WHAT THE EXERCISE ASKS
Each line of the entries below that holds "print" is needed, copied in full.

PROVIDED RECORDS
--- START ---

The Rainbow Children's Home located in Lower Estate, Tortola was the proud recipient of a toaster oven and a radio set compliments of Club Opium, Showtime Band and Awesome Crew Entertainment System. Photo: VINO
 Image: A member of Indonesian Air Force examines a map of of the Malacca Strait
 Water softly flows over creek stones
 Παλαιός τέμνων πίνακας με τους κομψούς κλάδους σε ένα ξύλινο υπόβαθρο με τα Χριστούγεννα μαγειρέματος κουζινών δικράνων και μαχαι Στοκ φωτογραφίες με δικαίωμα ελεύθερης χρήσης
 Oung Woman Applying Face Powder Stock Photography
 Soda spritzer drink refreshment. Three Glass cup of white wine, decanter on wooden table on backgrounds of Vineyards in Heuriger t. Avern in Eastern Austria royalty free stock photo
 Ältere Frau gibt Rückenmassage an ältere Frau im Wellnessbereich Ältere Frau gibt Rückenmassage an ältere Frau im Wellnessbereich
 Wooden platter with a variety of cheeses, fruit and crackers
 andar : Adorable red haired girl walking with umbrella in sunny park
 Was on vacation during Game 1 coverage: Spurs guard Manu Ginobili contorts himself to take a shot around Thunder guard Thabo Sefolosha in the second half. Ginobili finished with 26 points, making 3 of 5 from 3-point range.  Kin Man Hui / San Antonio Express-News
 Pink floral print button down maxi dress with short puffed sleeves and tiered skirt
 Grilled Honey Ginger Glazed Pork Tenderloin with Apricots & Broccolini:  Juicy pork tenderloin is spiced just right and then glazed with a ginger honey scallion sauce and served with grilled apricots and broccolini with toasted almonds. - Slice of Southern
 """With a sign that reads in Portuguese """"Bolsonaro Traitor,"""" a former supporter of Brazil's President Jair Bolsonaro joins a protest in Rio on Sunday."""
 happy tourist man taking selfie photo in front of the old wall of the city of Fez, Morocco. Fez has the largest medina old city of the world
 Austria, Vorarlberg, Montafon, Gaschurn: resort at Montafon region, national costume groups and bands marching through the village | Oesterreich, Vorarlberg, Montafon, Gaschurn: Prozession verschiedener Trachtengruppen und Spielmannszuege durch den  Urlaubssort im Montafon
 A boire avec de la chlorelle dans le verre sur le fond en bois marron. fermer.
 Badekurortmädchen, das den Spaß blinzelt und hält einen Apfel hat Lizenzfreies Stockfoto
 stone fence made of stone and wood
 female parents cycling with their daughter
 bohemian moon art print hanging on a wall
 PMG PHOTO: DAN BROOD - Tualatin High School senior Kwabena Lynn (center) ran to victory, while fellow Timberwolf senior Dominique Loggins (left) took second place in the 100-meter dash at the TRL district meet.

--- END ---

FINAL ANSWER
 Pink floral print button down maxi dress with short puffed sleeves and tiered skirt
 bohemian moon art print hanging on a wall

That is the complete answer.